Swiss bank UBS admitted to wire fraud charges against its Tokyo office as part of its £940m settlement with international regulators in December.
Barclays, the first bank to admit to its role in rigging Libor, paid a total of £290m.

Sacrificial offering? Mr Hourican, who earned £3.5m for last year's work, is expected to lose his bonus for 2012 along with his position as head of RBS's investment bank. He is also expected to forego £4m of bonuses from previous years, in order to help pay the expected fines.
Mr Hourican is the highest profile casualty at the bank since it emerged last year that dozens of bankers had wilfully manipulated the key interest rate.

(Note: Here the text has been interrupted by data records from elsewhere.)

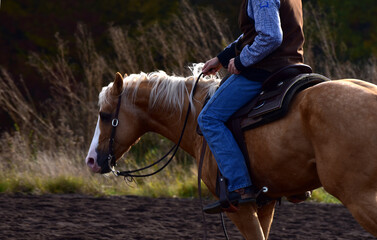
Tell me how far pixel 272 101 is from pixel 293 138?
313 mm

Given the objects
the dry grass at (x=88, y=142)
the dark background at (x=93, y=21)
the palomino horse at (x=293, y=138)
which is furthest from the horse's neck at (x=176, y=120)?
the dark background at (x=93, y=21)

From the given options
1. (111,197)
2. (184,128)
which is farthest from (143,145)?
(184,128)

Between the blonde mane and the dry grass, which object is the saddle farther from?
the dry grass

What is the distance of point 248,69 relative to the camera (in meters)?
4.11

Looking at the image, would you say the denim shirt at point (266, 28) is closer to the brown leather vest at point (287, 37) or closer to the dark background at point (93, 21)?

Libor, a daily average of borrowing costs announced by a panel of London-based banks, is used to calculate payments on hundreds of trillions of dollars-worth of financial contracts.
Sources speaking to Newsnight's business reporter Joe Lynam say that because Mr Hourican had no direct or indirect knowledge of the rate rigging, many within RBS regard his impending departure as a sacrificial offering.
During his time in control of the investment banking division at RBS, Mr Hourican played a key role in returning the bank from the verge of total collapse to a near break-even point today, which could see it sold off by the UK government next year.

He oversaw a considerable shrinkage of the investment bank, with employee numbers cut by 10,000 to just 16,000, and a halving of the total size of the division's investments.
The division is expected to be broken up into two new units, covering corporate advisory work and financial markets trading activities respectively.